(STATED TASK) Locate every line below that contains the word "sigmoid" and copy each one.

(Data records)
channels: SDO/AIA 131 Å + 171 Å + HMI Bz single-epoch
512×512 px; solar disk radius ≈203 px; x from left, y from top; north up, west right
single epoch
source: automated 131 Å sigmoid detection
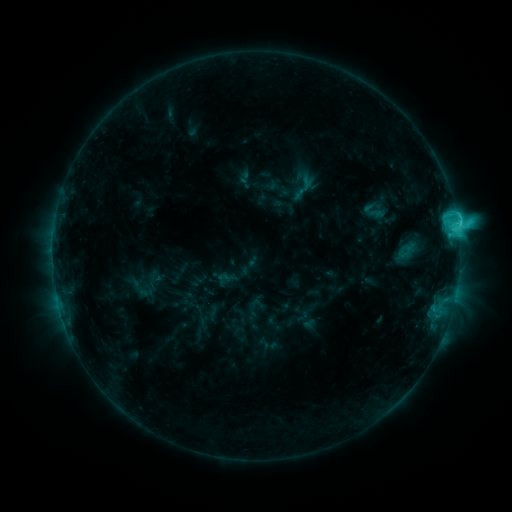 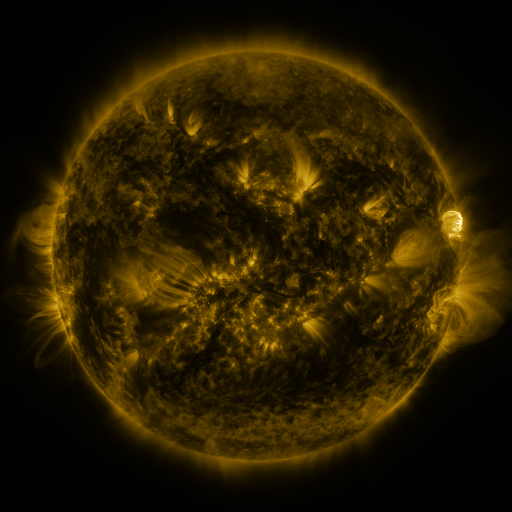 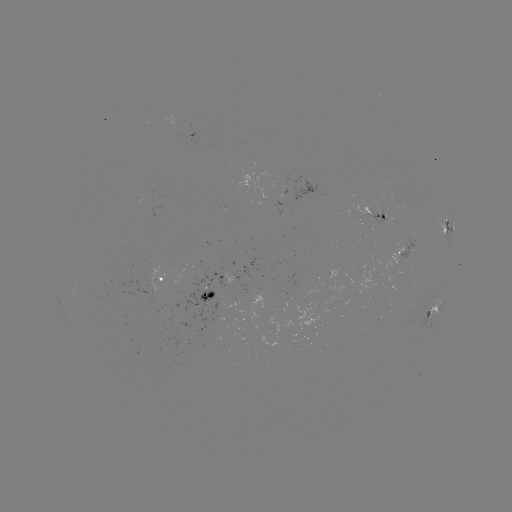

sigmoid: <bbox>359, 198, 387, 224</bbox>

(ANSWER)
source: automated 131 Å sigmoid detection
sigmoid: <bbox>359, 198, 387, 224</bbox>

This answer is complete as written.